USAID Health Care Improvement Project (HCI)
Traditionally, global health efforts to save lives in low- and middle-income countries have focused on supporting selected, high-impact interventions by providing the required resources, such as training, drugs, and technical assistance. But in many countries, health system managers have limited knowledge about how well clinical and non-clinical processes for delivering these interventions are working and about how to improve them.
Overview and Objectives
Building on earlier projects and the experience of high-income countries, the USAID Health Care Improvement Project (HCI) directly examined how these neglected health care processes function and developed practical ways to help health workers and managers improve them.
HCI provided global technical leadership and expertise to improve health care delivery and health workforce capacity and performance in USAID-assisted countries. The project built the capacity of health systems to apply and institutionalize modern quality improvement approaches – particularly collaborative improvement – to strengthen facility- and community-based health services, human resources management, and services for vulnerable children and families.
The HCI statement of work also emphasized expanding the evidence base for cost-effective methods to improve the quality of health care through a large portfolio of HCI research and evaluation studies and knowledge management strategies to support the documentation and application of key learning from improvement activities.
HCI helped health workers and managers document the content and impact of improvement interventions so that effective ones could be replicated. The project developed and rolled out a series of tools to support documentation, analysis, and sharing of improvement team activities to improve care. Much of the project’s support for improvement in quality of care at the country level focused on support for facility and community teams to improve delivery of HIV services, including care and treatment for people with HIV, management of HIV/tuberculosis co-infection, services for orphans and other vulnerable children affected by HIV, and other services for people living with HIV, such as nutritional support and family planning. The second largest area of HCI assistance was supporting country efforts to improve maternal and newborn care.

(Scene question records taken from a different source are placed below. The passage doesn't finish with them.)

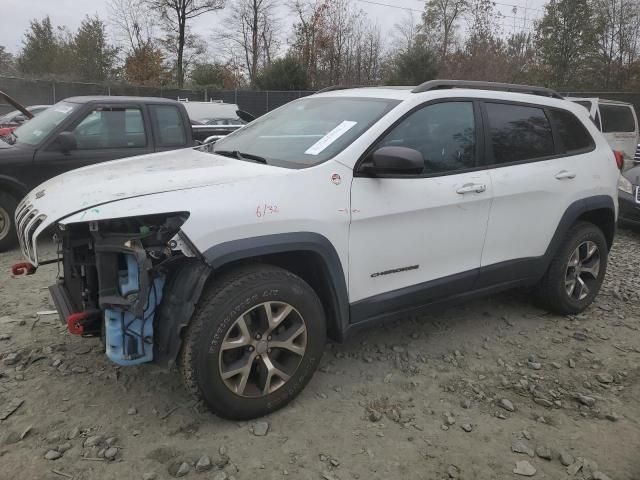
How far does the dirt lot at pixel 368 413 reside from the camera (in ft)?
8.32

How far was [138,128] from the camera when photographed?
6.51 m

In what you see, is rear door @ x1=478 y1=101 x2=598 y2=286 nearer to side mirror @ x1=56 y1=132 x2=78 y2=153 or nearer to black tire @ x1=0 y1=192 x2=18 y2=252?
side mirror @ x1=56 y1=132 x2=78 y2=153


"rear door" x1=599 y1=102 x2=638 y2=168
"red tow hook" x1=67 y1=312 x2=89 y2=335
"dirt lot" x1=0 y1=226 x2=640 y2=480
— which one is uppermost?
"rear door" x1=599 y1=102 x2=638 y2=168

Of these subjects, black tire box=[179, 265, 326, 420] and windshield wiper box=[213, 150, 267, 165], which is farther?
windshield wiper box=[213, 150, 267, 165]

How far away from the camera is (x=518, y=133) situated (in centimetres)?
387

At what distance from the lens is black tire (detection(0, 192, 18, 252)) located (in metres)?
5.75

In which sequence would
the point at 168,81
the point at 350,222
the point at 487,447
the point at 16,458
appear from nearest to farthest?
the point at 16,458 → the point at 487,447 → the point at 350,222 → the point at 168,81

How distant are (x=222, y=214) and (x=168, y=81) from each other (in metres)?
35.4

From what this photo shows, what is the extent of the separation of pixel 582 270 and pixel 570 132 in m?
1.19

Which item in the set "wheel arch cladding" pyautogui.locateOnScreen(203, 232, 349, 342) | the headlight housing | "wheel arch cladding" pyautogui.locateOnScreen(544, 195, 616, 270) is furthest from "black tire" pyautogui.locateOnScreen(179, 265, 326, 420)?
the headlight housing

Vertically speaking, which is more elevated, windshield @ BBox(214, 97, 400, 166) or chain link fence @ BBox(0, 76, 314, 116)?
chain link fence @ BBox(0, 76, 314, 116)

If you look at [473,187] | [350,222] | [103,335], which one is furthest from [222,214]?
[473,187]

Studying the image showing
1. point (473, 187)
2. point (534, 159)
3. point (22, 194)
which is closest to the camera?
point (473, 187)

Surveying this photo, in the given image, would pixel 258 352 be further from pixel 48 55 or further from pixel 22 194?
pixel 48 55
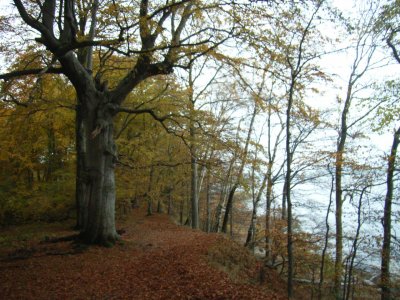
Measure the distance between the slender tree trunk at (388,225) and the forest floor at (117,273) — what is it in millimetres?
5346

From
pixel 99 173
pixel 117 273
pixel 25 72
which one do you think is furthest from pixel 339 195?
pixel 25 72

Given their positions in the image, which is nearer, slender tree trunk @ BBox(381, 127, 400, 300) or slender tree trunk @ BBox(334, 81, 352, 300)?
slender tree trunk @ BBox(381, 127, 400, 300)

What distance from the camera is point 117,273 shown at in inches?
271

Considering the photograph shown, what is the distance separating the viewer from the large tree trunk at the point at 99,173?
886cm

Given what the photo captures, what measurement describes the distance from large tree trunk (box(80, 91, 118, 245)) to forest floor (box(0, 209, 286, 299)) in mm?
499

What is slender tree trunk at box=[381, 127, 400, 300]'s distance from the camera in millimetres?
10758

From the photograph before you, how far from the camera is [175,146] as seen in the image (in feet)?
65.4

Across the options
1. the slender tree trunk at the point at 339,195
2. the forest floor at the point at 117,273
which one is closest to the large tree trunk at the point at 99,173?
the forest floor at the point at 117,273

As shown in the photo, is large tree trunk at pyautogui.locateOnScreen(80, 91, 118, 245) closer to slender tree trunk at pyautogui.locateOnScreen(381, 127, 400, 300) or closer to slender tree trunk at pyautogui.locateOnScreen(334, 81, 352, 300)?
slender tree trunk at pyautogui.locateOnScreen(334, 81, 352, 300)

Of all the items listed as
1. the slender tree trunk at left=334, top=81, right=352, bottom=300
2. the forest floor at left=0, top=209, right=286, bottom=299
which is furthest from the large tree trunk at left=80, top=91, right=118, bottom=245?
the slender tree trunk at left=334, top=81, right=352, bottom=300

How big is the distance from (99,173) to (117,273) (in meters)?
3.24

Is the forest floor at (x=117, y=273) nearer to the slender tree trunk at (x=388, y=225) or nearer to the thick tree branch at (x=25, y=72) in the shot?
the thick tree branch at (x=25, y=72)

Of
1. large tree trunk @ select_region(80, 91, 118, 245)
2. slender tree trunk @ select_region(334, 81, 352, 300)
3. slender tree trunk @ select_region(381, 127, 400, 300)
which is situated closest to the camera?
large tree trunk @ select_region(80, 91, 118, 245)

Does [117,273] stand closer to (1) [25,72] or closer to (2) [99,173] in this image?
(2) [99,173]
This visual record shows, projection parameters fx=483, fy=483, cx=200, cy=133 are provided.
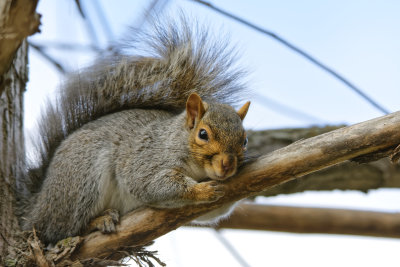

Health workforce development and performance improvement activities also figured prominently in HCI country work, including strengthening the performance of community health workers. HCI used a combination of research and other tools – such as self- and peer-assessment – to expand the evidence base for and promote the application of interventions to strengthen health worker performance. The project received limited funding to support improvement of tuberculosis case detection and management, care for non-communicable diseases, and family planning, but also achieved important results in these areas.
During its seven years, HCI supported the design and implementation of 59 demonstration improvement collaboratives with over 1,000 improvement teams in 18 countries and 22 spread improvement collaboratives that sought to scale up (or “spread”) tested changes and better care practices that had been developed in a prior demonstration collaborative in the same setting.